**Task goal**:
Take every line from the listing below that contains "burst".
BEGIN
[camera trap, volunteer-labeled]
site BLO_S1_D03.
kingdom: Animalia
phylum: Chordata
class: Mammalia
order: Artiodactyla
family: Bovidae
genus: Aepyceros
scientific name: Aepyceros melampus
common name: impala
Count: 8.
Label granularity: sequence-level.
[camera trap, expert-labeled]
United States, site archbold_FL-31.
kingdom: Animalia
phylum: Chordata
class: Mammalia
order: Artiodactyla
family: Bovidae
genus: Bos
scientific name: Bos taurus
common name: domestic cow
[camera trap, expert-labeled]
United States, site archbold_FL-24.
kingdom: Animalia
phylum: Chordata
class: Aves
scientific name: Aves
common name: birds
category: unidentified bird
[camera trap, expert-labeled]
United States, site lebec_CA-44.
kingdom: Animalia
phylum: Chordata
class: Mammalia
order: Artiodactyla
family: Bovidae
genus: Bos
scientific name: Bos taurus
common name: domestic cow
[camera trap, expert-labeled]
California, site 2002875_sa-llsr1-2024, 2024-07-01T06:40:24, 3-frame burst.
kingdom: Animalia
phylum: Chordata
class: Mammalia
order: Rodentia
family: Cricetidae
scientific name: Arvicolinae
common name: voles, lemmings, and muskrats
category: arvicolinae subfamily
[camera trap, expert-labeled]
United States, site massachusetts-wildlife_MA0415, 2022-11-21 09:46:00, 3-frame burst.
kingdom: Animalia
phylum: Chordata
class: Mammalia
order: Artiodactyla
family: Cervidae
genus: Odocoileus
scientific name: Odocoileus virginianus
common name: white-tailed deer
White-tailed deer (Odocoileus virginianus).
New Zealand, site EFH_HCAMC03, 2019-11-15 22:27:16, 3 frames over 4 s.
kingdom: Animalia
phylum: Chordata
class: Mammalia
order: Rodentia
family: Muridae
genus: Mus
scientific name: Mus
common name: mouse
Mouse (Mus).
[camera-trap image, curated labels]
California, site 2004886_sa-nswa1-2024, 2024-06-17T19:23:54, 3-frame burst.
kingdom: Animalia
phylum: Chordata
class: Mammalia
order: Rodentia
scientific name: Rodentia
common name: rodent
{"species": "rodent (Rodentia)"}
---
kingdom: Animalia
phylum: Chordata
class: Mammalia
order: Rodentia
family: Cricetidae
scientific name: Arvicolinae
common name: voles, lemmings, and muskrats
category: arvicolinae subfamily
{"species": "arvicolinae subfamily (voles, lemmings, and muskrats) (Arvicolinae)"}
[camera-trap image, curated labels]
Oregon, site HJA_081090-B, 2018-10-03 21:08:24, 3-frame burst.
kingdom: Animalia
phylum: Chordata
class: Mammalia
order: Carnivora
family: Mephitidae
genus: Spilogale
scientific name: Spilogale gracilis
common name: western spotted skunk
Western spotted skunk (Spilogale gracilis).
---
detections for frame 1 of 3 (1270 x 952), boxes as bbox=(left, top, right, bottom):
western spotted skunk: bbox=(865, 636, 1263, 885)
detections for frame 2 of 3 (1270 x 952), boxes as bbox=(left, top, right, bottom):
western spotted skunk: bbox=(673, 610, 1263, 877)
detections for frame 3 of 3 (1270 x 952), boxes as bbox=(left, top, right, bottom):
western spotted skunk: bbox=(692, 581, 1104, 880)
END
**Answer box**:
California, site 2002875_sa-llsr1-2024, 2024-07-01T06:40:24, 3-frame burst.
United States, site massachusetts-wildlife_MA0415, 2022-11-21 09:46:00, 3-frame burst.
California, site 2004886_sa-nswa1-2024, 2024-06-17T19:23:54, 3-frame burst.
Oregon, site HJA_081090-B, 2018-10-03 21:08:24, 3-frame burst.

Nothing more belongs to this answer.